米金融大手、業績格差広がる JPモルガンなど増益
4~6月 バンカメは赤字に
米金融大手の4~6月期決算が19日、ほぼ出そろった。JPモルガン・チェース、ゴールドマン・サックスが増益を確保する一方、バンク・オブ・アメリカは大幅な赤字で業績格差が広がっている。各社とも不良債権の処理費用の減少で利益を増やす構図が続き、融資など本業の回復は鈍い。
本業の収益課題
好調組の代表格がJPモルガン。景気の緩やかな回復でカード部門の利益が2.7倍となった。投資銀行部門では株式の引き受けや助言業務の手数料収入が伸びた。
ただ、増益に貢献したのは不良債権の処理費用の減少だ。融資先の業況が改善、貸し倒れに備えた引当金は46%減った。過去に積んだ引当金も取り崩し利益に計上した。
シティは6四半期連続で黒字を確保。こちらも不良債権関連費用が49%減ったことが増益の主因だ。事業会社の粗利益に当たる純営業収益は約7%も減少。主力の個人向け金融部門は南米やアジア地域が伸びたものの、最大の市場である米国内で収入が大幅に減った。証券・投資銀行部門も減収で、本業の収益力の強化に課題を残した。

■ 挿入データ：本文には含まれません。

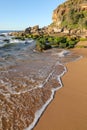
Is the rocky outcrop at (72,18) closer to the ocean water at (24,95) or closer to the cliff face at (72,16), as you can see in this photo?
the cliff face at (72,16)

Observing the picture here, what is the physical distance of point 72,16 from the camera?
258 feet

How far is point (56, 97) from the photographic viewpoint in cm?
Result: 883

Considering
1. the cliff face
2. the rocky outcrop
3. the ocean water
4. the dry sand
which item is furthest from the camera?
the cliff face

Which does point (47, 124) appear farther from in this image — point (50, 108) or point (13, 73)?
point (13, 73)

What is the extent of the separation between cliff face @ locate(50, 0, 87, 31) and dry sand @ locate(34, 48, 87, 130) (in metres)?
58.7

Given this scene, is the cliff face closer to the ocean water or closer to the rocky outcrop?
the rocky outcrop

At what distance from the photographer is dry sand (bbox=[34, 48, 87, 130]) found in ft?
20.8

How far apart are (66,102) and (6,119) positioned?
263cm

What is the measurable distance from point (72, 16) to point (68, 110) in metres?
74.7

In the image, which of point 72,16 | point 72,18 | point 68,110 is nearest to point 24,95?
point 68,110

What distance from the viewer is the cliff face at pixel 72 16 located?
230ft

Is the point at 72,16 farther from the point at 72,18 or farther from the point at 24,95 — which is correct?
the point at 24,95

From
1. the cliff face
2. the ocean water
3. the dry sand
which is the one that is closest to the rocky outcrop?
the cliff face

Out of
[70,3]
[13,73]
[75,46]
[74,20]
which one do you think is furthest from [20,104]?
[70,3]
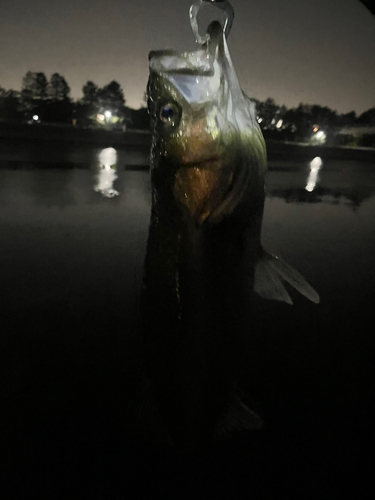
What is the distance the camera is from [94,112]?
113ft

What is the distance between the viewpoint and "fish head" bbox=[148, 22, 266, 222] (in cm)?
114

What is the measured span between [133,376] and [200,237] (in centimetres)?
209

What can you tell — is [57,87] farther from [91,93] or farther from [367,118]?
[367,118]

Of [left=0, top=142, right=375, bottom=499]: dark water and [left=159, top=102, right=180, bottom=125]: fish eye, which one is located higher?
[left=159, top=102, right=180, bottom=125]: fish eye

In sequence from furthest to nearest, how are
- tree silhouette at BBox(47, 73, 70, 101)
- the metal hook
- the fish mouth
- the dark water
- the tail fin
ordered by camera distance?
tree silhouette at BBox(47, 73, 70, 101)
the dark water
the tail fin
the fish mouth
the metal hook

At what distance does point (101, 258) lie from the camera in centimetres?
477

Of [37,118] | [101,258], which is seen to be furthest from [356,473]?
Result: [37,118]

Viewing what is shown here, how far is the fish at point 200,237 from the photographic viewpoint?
117 centimetres

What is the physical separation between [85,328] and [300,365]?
2139 mm

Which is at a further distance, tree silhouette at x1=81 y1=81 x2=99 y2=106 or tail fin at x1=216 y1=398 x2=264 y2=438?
tree silhouette at x1=81 y1=81 x2=99 y2=106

ゴールドマン・サックスも稼ぎ頭だった市場取引部門が規制強化の影響もあり大幅な減収となった。債券や株式の引き受けなど投資銀行部門の貢献で純利益は77%増えたが、利益は市場予想を大きく下回った。
住宅バブル崩壊の負の遺産が響いたのも今回の特徴。業績回復の遅れが最も目立つバンカメは住宅ローン担保証券(MBS)の損失に絡む訴訟で投資家に85億ドル(6700億円)を支払うことで和解。88億ドル2600万ドルの最終赤字に陥った。

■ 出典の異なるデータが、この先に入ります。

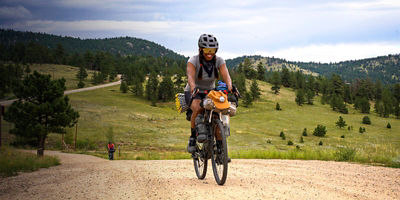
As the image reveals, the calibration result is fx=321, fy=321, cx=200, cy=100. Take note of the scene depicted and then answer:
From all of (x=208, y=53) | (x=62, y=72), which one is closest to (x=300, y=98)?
(x=62, y=72)

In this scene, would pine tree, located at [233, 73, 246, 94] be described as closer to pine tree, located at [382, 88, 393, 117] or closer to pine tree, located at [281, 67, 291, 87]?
pine tree, located at [281, 67, 291, 87]

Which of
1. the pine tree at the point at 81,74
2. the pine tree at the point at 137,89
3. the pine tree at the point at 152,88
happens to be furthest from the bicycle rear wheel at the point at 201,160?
the pine tree at the point at 81,74

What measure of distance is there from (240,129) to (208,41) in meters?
84.7

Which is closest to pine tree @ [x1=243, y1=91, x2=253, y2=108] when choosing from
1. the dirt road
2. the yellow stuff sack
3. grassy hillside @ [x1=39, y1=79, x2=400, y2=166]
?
grassy hillside @ [x1=39, y1=79, x2=400, y2=166]

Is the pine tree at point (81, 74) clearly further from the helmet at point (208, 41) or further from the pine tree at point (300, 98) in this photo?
the helmet at point (208, 41)

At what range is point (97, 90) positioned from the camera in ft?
407

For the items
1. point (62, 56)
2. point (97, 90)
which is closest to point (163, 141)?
point (97, 90)

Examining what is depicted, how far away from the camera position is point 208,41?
7441 mm

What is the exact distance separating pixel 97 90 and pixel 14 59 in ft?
135

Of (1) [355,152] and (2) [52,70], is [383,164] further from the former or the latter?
(2) [52,70]

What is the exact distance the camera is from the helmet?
7418mm

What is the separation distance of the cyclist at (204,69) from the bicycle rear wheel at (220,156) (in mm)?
719

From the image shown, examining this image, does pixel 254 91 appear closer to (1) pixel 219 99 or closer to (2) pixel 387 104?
(2) pixel 387 104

MBSの損失は、大半が08年に買収した住宅ローン会社カントリー・ワイド・ファイナンシャルの負の遺産。和解には他の投資家が反対して提訴しており、負担額が膨らむ恐れもある。
住宅問題が重荷
住宅ローン関連ではJPモルガン、シティ、ウェルズ・ファーゴも同種の問題を抱える。違法な住宅差し押さえを巡り、各社が司法当局に巨額の和解金を払うとの観測などもある。

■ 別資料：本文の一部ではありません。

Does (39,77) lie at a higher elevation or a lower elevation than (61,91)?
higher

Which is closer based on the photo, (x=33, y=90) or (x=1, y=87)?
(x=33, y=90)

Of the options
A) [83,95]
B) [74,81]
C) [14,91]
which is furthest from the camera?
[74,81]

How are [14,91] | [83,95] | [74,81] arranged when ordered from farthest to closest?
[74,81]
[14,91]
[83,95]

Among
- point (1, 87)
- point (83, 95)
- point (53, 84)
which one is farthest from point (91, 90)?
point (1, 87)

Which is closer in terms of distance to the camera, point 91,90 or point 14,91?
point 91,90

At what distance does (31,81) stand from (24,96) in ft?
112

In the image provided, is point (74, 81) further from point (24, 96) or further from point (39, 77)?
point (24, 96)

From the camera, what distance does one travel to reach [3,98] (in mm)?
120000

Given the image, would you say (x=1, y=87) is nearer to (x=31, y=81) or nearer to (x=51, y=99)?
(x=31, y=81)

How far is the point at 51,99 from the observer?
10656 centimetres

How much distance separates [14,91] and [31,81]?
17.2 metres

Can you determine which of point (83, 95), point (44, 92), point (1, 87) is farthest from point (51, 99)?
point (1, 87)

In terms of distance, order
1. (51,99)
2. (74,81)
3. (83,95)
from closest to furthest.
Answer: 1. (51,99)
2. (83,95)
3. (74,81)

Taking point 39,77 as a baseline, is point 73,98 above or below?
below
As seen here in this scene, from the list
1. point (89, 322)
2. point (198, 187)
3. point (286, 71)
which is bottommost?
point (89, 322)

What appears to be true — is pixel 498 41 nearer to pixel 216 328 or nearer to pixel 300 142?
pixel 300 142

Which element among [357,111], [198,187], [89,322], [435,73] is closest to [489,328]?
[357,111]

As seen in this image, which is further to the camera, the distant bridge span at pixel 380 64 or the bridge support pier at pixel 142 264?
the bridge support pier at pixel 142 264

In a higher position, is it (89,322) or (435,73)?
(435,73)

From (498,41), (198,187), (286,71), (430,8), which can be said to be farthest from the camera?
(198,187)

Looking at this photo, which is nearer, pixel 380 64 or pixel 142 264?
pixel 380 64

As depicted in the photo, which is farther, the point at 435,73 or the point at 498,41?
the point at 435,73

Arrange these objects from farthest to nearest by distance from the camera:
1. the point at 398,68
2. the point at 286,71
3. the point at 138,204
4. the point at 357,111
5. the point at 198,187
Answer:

JPモルガンは差し押さえ問題に関連して10億ドルの費用を計上し、個人金融部門の利益が大きく減少。ダイモン最高経営責任者(CEO)は「問題の解決にはまだ時間がかかる」としている。
訴訟の先行きには不透明さが伴う。このため適正な引当金の水準などが判断しにくく、市場関係者は「引き続き収益の圧迫要因になる可能性がある」(バークレイズ・キャピタル)とみる。